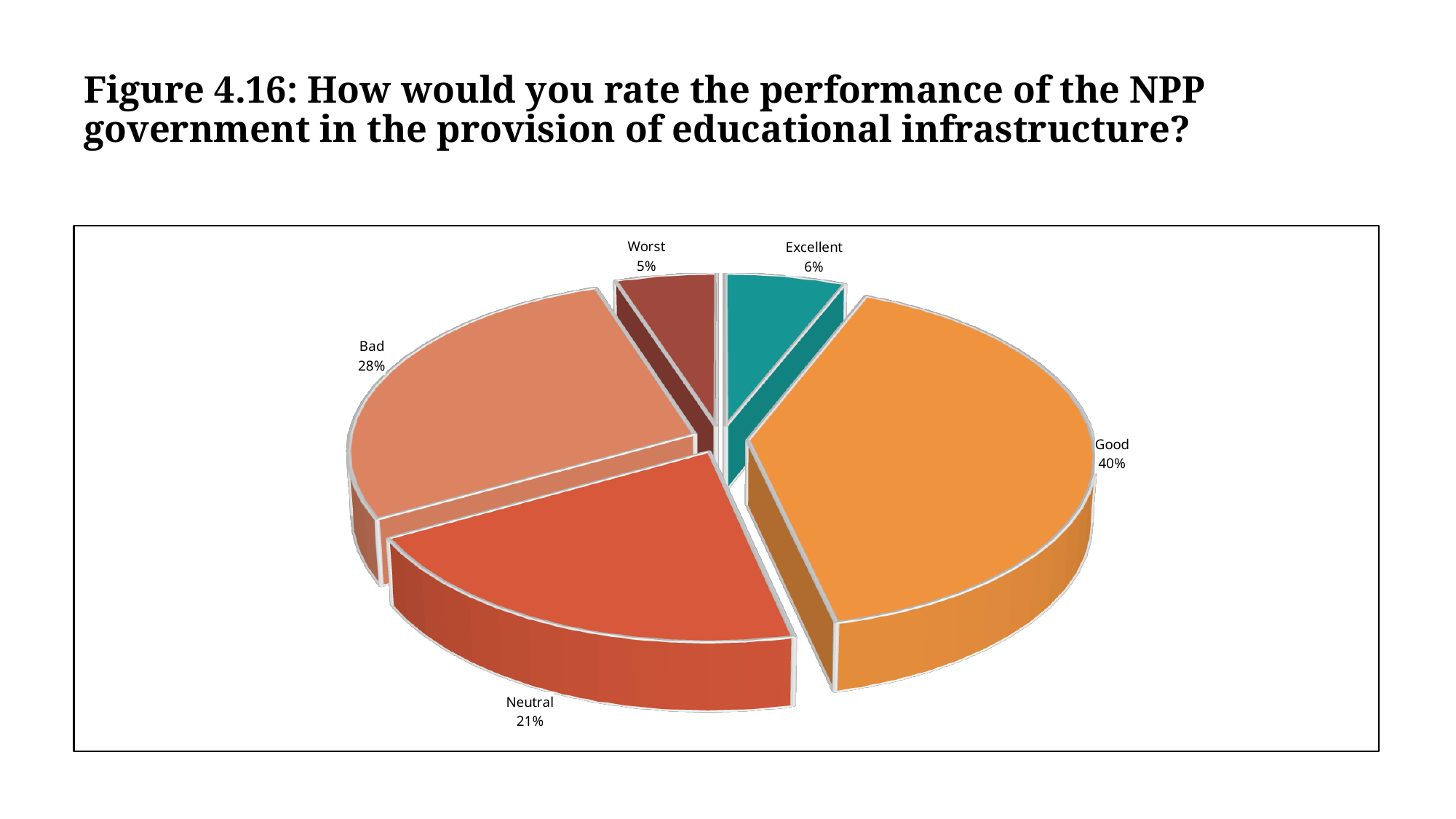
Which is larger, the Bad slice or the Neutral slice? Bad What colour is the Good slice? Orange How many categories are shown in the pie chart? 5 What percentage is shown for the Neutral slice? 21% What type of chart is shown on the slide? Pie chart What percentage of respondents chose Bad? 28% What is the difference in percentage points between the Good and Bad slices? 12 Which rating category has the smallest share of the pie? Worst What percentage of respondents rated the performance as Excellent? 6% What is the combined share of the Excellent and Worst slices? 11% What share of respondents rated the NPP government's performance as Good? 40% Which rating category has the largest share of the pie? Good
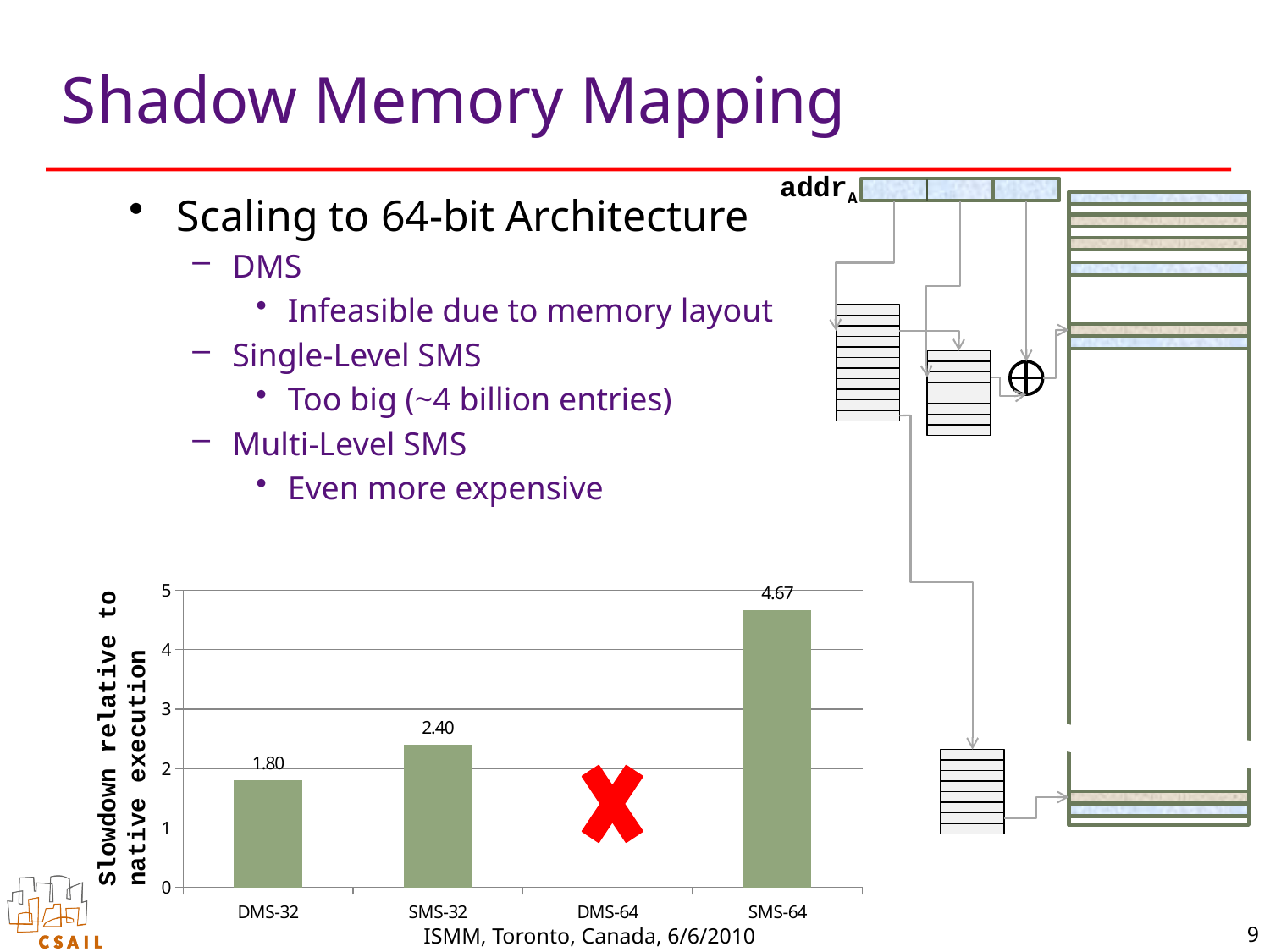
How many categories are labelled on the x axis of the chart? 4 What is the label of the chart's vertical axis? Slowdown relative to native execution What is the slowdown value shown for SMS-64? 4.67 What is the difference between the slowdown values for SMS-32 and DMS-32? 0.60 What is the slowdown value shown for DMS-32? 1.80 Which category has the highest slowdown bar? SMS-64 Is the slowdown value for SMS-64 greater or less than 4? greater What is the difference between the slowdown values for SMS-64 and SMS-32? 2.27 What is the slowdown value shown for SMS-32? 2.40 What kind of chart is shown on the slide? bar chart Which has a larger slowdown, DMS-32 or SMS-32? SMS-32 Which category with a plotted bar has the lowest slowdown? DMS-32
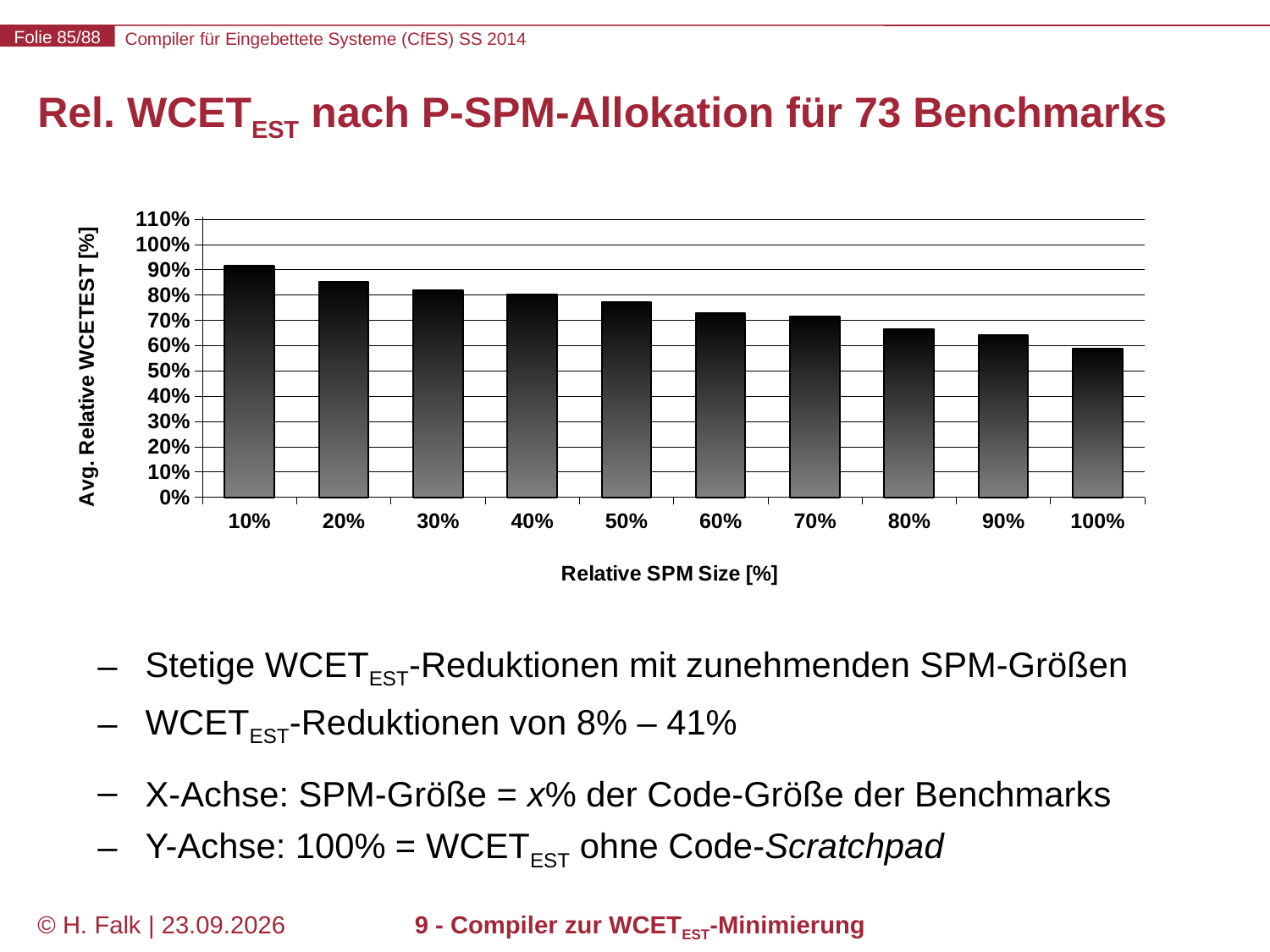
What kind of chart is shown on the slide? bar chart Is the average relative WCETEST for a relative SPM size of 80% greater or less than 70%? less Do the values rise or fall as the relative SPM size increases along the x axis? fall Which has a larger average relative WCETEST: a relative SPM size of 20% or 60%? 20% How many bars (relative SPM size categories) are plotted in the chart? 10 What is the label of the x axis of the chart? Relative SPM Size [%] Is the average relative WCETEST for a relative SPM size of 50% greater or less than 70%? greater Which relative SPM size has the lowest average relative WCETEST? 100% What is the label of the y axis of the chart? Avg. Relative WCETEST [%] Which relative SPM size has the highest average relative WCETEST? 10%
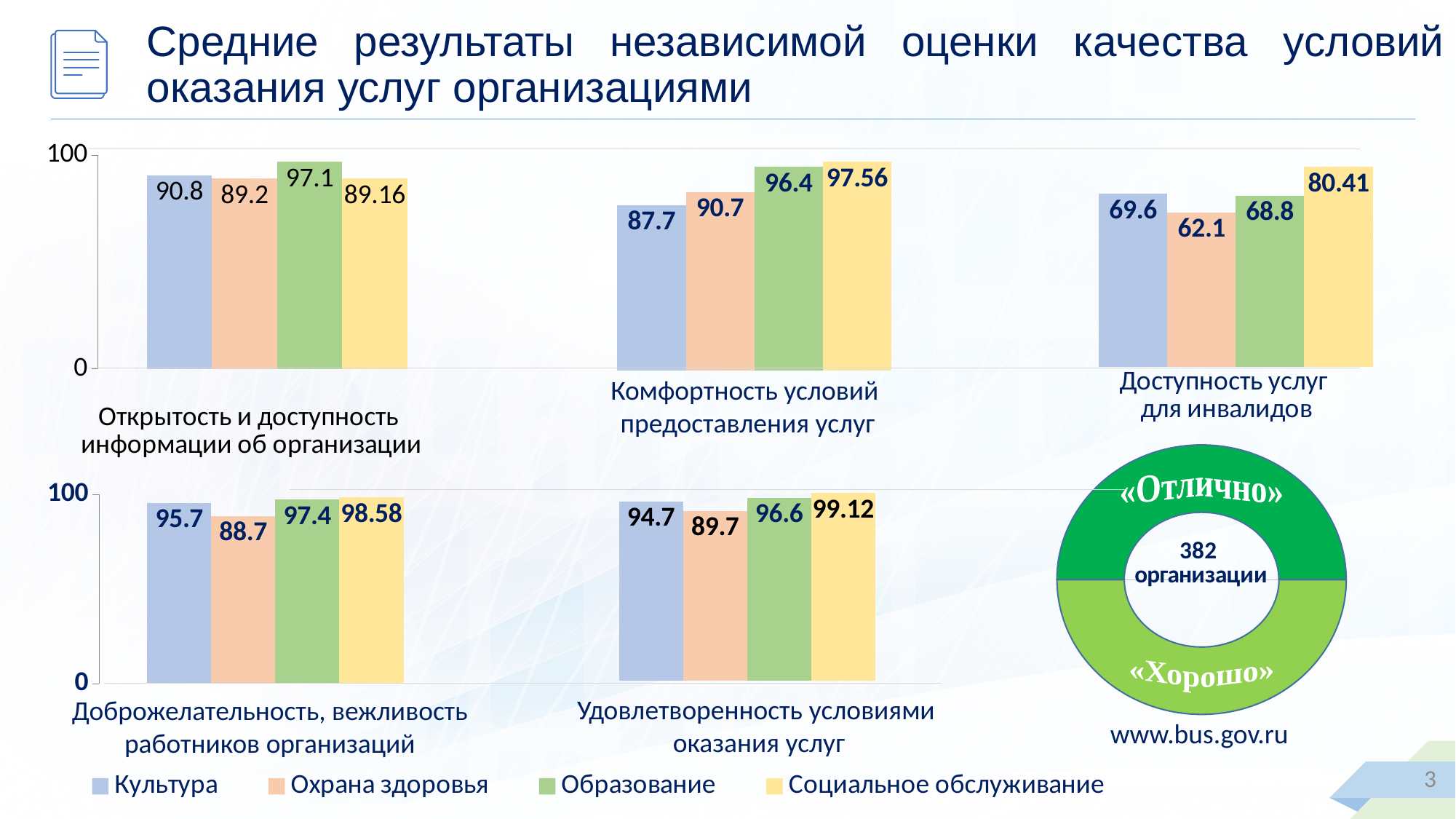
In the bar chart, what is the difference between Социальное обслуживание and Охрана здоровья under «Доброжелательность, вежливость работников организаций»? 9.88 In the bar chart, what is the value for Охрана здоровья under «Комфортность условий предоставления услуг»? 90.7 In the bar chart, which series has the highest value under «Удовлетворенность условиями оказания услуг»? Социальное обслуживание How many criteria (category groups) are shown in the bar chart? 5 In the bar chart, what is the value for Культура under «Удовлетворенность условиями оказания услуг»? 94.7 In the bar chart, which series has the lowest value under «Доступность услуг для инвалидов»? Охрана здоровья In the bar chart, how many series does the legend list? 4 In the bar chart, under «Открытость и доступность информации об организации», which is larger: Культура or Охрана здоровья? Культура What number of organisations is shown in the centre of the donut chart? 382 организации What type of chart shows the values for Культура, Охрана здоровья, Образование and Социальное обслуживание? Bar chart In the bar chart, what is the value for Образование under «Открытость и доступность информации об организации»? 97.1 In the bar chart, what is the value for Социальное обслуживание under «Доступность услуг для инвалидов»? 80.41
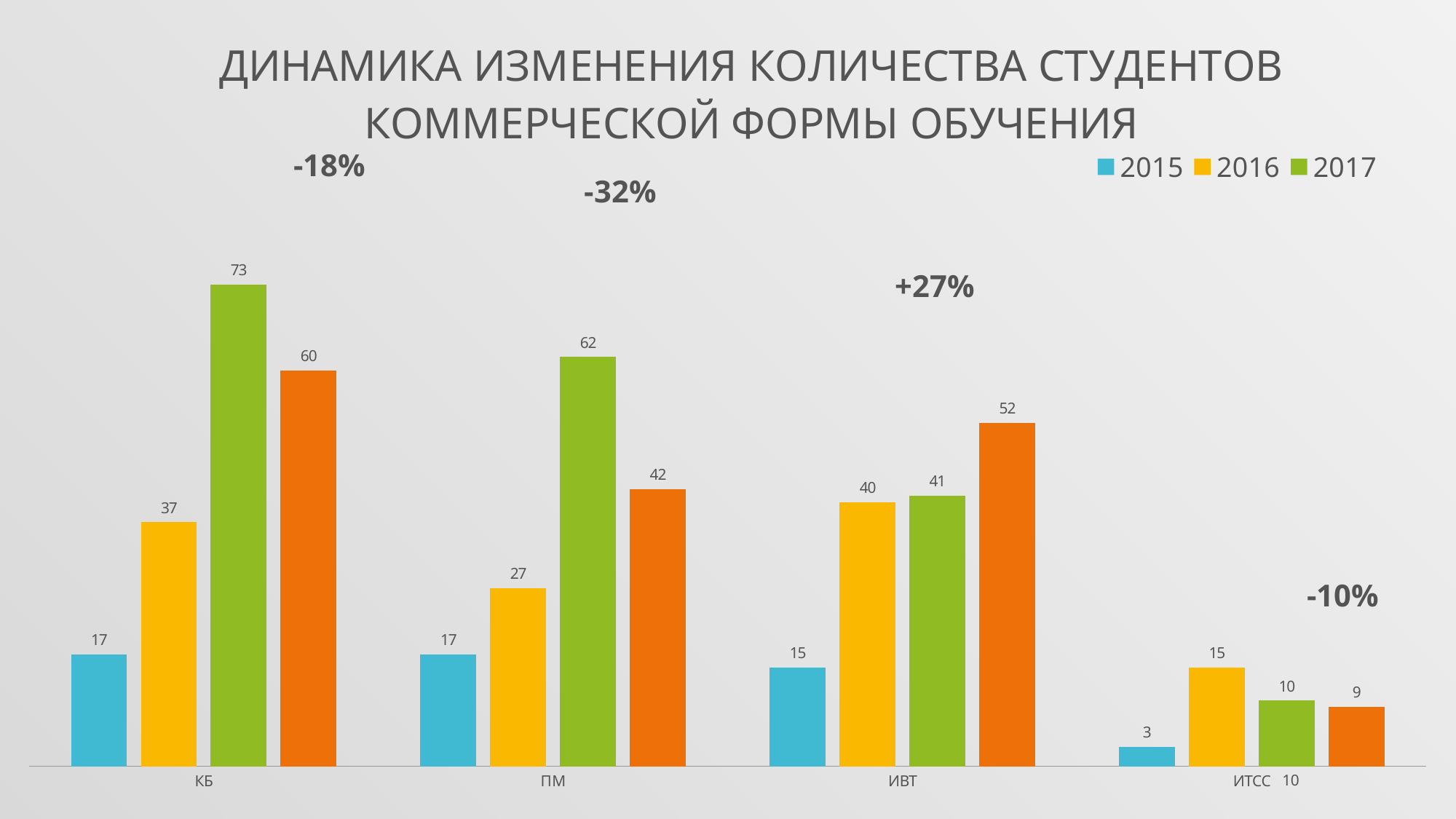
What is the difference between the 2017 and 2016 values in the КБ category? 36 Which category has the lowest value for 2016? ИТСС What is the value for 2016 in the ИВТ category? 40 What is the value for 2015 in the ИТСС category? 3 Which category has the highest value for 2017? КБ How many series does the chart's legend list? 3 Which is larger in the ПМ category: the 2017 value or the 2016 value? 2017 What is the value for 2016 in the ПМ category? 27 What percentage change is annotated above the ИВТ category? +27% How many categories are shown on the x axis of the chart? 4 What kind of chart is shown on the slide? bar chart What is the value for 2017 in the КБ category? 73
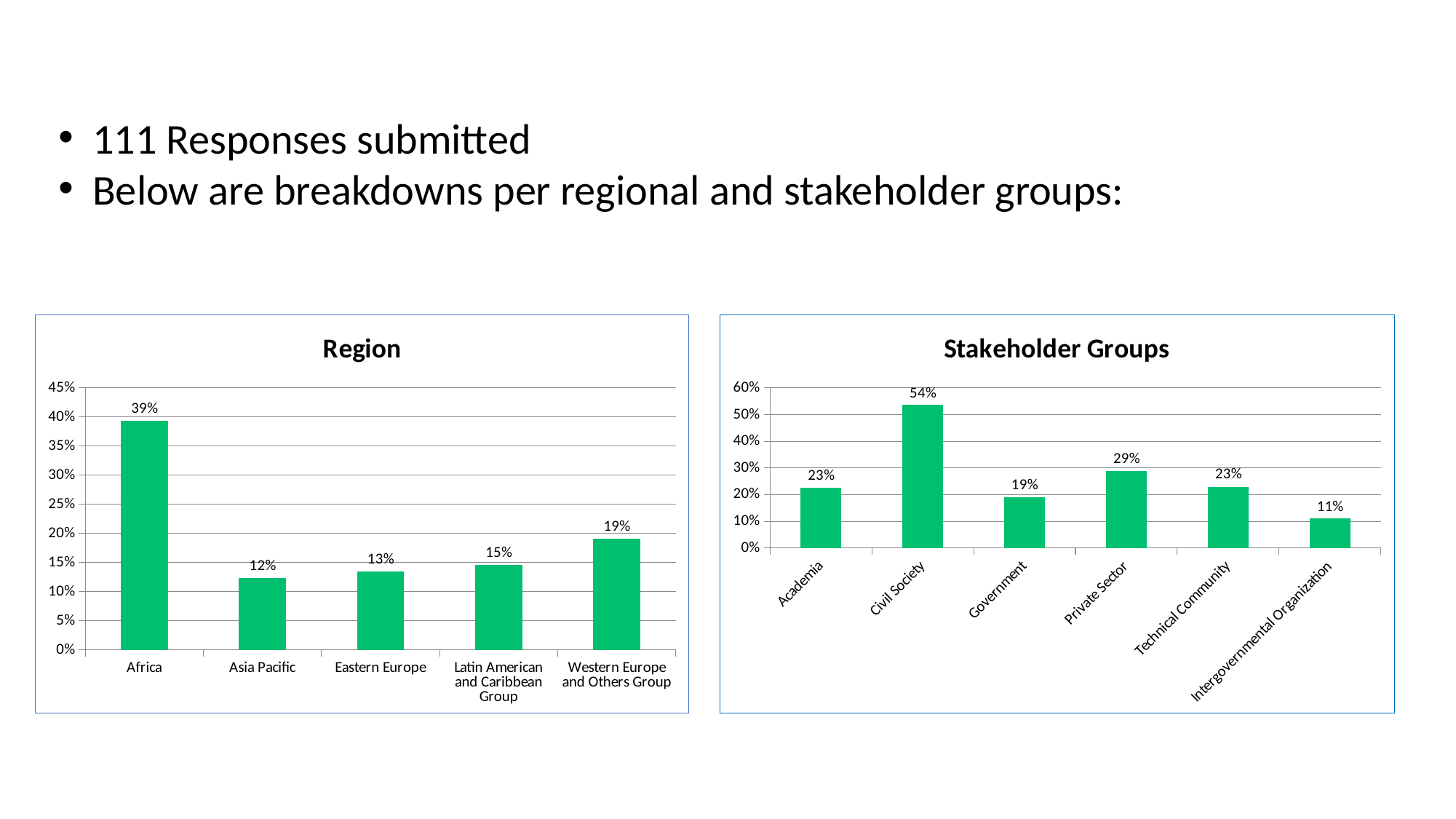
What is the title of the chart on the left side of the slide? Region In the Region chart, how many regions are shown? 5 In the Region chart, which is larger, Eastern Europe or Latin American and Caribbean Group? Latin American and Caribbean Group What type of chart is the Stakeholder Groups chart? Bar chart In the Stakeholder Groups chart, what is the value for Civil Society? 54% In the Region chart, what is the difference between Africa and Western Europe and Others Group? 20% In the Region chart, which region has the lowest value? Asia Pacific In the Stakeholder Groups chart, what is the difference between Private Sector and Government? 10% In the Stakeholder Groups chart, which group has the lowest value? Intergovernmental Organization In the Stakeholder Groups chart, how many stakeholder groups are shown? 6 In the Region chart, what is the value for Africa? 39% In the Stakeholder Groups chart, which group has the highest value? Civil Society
- - -
§ EXERCISE DETAILS:
Report every line of the data above that contains the word "vertical", copying each such line in full. Case counts.

§ EXERCISE OUTPUT:
How many categories are labelled on the x axis of the chart? 4 What is the label of the chart's vertical axis? Slowdown relative to native execution What is the slowdown value shown for SMS-64? 4.67 What is the difference between the slowdown values for SMS-32 and DMS-32? 0.60 What is the slowdown value shown for DMS-32? 1.80 Which category has the highest slowdown bar? SMS-64 Is the slowdown value for SMS-64 greater or less than 4? greater What is the difference between the slowdown values for SMS-64 and SMS-32? 2.27 What is the slowdown value shown for SMS-32? 2.40 What kind of chart is shown on the slide? bar chart Which has a larger slowdown, DMS-32 or SMS-32? SMS-32 Which category with a plotted bar has the lowest slowdown? DMS-32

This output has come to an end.